Re: [PATCH 1/1] read-cache: update index format default to v4

2018-09-26 Thread Matthias Sohn
On Tue, Sep 25, 2018 at 8:01 PM Stefan Beller  wrote:
>
> On Tue, Sep 25, 2018 at 7:30 AM Derrick Stolee  wrote:
> >
> > On 9/25/2018 3:06 AM, Patrick Steinhardt wrote:
> > > On Mon, Sep 24, 2018 at 11:32:23PM +0200, SZEDER Gábor wrote:
> > >> On Mon, Sep 24, 2018 at 02:15:30PM -0700, Derrick Stolee via 
> > >> GitGitGadget wrote:
> > >>> From: Derrick Stolee 
> > >>>
> > >>> The index v4 format has been available since 2012 with 9d22778
> > >>> "reach-cache.c: write prefix-compressed names in the index". Since
> > >>> the format has been stable for so long, almost all versions of Git
> > >>> in use today understand version 4, removing one barrier to upgrade
> > >>> -- that someone may want to downgrade and needs a working repo.
> > >> What about alternative implementations, like JGit, libgit2, etc.?
> > > Speaking of libgit2, we are able to read and write index v4 since
> > > commit c1b370e93
> >
> > This is a good point, Szeder.
> >
> > Patrick: I'm glad LibGit2 is up-to-date with index formats.
> >
> > Unfortunately, taking a look (for the first time) at the JGit code
> > reveals that they don't appear to have v4 support. In
> > org.eclipse.jgit/src/org/eclipse/jgit/dircache/DirCache.java, the
> > DirCache.readFrom() method: lines 488-494, I see the following snippet:
> >
> >  final int ver = NB.decodeInt32(hdr, 4);
> >  boolean extended = false;
> >  if (ver == 3)
> >  extended = true;
> >  else if (ver != 2)
> >  throw new
> > CorruptObjectException(MessageFormat.format(
> > JGitText.get().unknownDIRCVersion, Integer.valueOf(ver)));
> >
> > It looks like this will immediately throw with versions other than 2 or 3.
> >
> > I'm adding Jonathan Nieder to CC so he can check with JGit people about
> > the impact of this change.
>
> JGit is used both on the server (which doesn't use index/staging area)
> as well as client side as e.g. an Eclipse integration, which would
> very much like to use the index.
>
> Adding Matthias Sohn as well, who is active in JGit and cares
> more about the client side than Googlers who only make use
> of the server side part of JGit.

thanks for the heads up, in fact JGit does not yet support index version 4.
I will look into this.

-Matthias


Re: [PATCH 1/1] read-cache: update index format default to v4

2018-09-25 Thread Ben Peart




On 9/25/2018 2:01 PM, Stefan Beller wrote:

On Tue, Sep 25, 2018 at 7:30 AM Derrick Stolee  wrote:


On 9/25/2018 3:06 AM, Patrick Steinhardt wrote:

On Mon, Sep 24, 2018 at 11:32:23PM +0200, SZEDER Gábor wrote:

On Mon, Sep 24, 2018 at 02:15:30PM -0700, Derrick Stolee via GitGitGadget wrote:

From: Derrick Stolee 

The index v4 format has been available since 2012 with 9d22778
"reach-cache.c: write prefix-compressed names in the index". Since
the format has been stable for so long, almost all versions of Git
in use today understand version 4, removing one barrier to upgrade
-- that someone may want to downgrade and needs a working repo.

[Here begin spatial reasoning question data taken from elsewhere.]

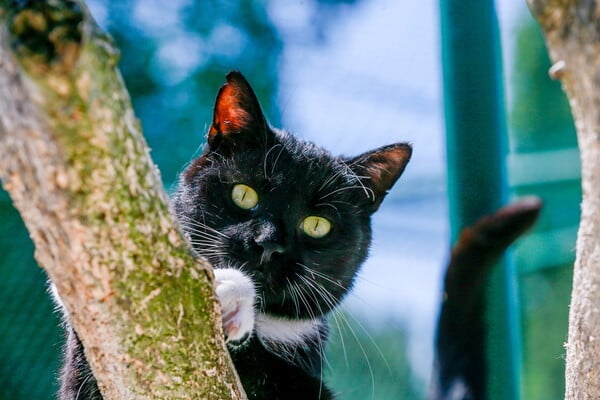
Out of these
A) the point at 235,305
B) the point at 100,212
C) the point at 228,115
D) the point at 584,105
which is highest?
the point at 584,105

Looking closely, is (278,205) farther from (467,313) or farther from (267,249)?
(467,313)

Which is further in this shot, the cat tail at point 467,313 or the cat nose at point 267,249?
the cat tail at point 467,313

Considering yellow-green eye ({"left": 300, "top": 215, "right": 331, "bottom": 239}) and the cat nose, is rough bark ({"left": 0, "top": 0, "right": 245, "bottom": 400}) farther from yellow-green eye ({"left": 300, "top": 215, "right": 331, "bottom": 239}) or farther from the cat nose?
yellow-green eye ({"left": 300, "top": 215, "right": 331, "bottom": 239})

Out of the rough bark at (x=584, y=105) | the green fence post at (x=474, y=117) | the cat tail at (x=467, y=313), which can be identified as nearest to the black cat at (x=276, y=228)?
the cat tail at (x=467, y=313)

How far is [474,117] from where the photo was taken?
2160mm

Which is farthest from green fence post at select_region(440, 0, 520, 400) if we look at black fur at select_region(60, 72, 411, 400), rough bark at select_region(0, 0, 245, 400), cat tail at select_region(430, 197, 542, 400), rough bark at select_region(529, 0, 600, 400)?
rough bark at select_region(0, 0, 245, 400)

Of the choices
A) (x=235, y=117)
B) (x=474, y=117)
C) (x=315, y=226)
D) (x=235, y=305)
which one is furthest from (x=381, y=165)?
(x=235, y=305)

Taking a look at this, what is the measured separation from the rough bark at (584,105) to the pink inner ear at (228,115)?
0.96 metres

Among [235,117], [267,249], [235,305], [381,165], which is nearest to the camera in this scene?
[235,305]

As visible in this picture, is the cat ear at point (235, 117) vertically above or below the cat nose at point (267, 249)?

What about alternative implementations, like JGit, libgit2, etc.?

Speaking of libgit2, we are able to read and write index v4 since
commit c1b370e93


This is a good point, Szeder.

Patrick: I'm glad LibGit2 is up-to-date with index formats.

Unfortunately, taking a look (for the first time) at the JGit code
reveals that they don't appear to have v4 support. In
org.eclipse.jgit/src/org/eclipse/jgit/dircache/DirCache.java, the
DirCache.readFrom() method: lines 488-494, I see the following snippet:

  final int ver = NB.decodeInt32(hdr, 4);
  boolean extended = false;
  if (ver == 3)
  extended = true;
  else if (ver != 2)
  throw new
CorruptObjectException(MessageFormat.format(
JGitText.get().unknownDIRCVersion, Integer.valueOf(ver)));

It looks like this will immediately throw with versions other than 2 or 3.

I'm adding Jonathan Nieder to CC so he can check with JGit people about
the impact of this change.


JGit is used both on the server (which doesn't use index/staging area)
as well as client side as e.g. an Eclipse integration, which would
very much like to use the index.

Adding Matthias Sohn as well, who is active in JGit and cares
more about the client side than Googlers who only make use
of the server side part of JGit.

Stefan



In addition to the compatibility with other implementations of git 
question, I think we should include Duy's patch [1] to "optimize reading 
index format v4" before flipping the default to V4.


In my testing, this reduced the index load time of V4 by 10%-15% making 
the CPU cost only ~2% more expensive than V2 or V3 indexes.  This 
increase in CPU cost is more than offset by the significant reduction in 
file IO due to the reduced index file size.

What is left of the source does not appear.